_EXERCISE DESCRIPTION_
Pull out of the data below the stretch of lines bounded by the one containing "category: gazelle thomsons" and the one containing "family: Apterygidae", both bounds included, unchanged.

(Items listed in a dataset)
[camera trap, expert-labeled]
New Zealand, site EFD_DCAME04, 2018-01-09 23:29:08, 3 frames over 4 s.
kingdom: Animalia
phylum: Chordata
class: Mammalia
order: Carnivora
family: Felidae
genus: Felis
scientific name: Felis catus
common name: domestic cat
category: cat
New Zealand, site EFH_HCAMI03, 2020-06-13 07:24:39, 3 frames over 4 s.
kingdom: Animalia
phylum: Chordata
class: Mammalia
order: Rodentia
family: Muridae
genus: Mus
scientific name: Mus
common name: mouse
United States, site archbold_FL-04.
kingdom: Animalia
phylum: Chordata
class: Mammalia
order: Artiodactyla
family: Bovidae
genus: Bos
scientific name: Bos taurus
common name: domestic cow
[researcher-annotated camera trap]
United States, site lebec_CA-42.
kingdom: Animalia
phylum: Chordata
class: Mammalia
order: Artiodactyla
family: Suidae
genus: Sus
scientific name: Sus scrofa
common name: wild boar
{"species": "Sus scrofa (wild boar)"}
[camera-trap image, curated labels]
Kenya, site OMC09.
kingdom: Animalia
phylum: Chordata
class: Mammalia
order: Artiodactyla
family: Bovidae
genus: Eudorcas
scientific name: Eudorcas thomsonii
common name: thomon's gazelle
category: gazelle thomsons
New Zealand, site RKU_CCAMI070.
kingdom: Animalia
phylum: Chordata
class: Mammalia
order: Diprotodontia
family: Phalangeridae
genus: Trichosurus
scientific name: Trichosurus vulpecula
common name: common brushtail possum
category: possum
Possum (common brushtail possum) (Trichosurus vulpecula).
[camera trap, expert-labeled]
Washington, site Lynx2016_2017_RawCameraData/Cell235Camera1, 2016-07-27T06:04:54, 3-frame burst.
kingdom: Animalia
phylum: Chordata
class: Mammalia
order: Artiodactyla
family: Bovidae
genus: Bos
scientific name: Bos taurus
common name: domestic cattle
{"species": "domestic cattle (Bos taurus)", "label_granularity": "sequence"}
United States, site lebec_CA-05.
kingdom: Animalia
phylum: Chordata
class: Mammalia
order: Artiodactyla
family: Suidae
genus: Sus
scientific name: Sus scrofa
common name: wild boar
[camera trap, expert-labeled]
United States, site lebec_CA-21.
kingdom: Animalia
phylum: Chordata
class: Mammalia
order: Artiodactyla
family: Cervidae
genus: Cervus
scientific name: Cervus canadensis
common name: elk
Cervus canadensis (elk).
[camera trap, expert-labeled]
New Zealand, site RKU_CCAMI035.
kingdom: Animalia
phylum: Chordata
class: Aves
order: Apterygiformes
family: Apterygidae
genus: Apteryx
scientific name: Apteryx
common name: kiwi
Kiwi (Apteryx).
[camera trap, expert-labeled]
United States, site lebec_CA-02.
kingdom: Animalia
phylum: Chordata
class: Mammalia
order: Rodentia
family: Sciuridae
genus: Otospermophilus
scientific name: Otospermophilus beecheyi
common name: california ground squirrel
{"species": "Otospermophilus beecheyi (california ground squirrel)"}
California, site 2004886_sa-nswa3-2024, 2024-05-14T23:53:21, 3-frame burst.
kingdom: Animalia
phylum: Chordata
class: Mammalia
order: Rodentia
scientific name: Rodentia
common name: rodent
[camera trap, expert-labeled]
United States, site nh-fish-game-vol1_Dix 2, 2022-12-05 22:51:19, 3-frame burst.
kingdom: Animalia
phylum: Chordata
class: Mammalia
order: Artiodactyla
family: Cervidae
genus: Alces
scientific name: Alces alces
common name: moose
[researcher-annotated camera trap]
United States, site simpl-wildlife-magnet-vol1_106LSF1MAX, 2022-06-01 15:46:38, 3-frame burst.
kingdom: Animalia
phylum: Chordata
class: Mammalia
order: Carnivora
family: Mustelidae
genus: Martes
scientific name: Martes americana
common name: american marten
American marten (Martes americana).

_OUTPUT FOR THIS EXERCISE_
category: gazelle thomsons
New Zealand, site RKU_CCAMI070.
kingdom: Animalia
phylum: Chordata
class: Mammalia
order: Diprotodontia
family: Phalangeridae
genus: Trichosurus
scientific name: Trichosurus vulpecula
common name: common brushtail possum
category: possum
Possum (common brushtail possum) (Trichosurus vulpecula).
[camera trap, expert-labeled]
Washington, site Lynx2016_2017_RawCameraData/Cell235Camera1, 2016-07-27T06:04:54, 3-frame burst.
kingdom: Animalia
phylum: Chordata
class: Mammalia
order: Artiodactyla
family: Bovidae
genus: Bos
scientific name: Bos taurus
common name: domestic cattle
{"species": "domestic cattle (Bos taurus)", "label_granularity": "sequence"}
United States, site lebec_CA-05.
kingdom: Animalia
phylum: Chordata
class: Mammalia
order: Artiodactyla
family: Suidae
genus: Sus
scientific name: Sus scrofa
common name: wild boar
[camera trap, expert-labeled]
United States, site lebec_CA-21.
kingdom: Animalia
phylum: Chordata
class: Mammalia
order: Artiodactyla
family: Cervidae
genus: Cervus
scientific name: Cervus canadensis
common name: elk
Cervus canadensis (elk).
[camera trap, expert-labeled]
New Zealand, site RKU_CCAMI035.
kingdom: Animalia
phylum: Chordata
class: Aves
order: Apterygiformes
family: Apterygidae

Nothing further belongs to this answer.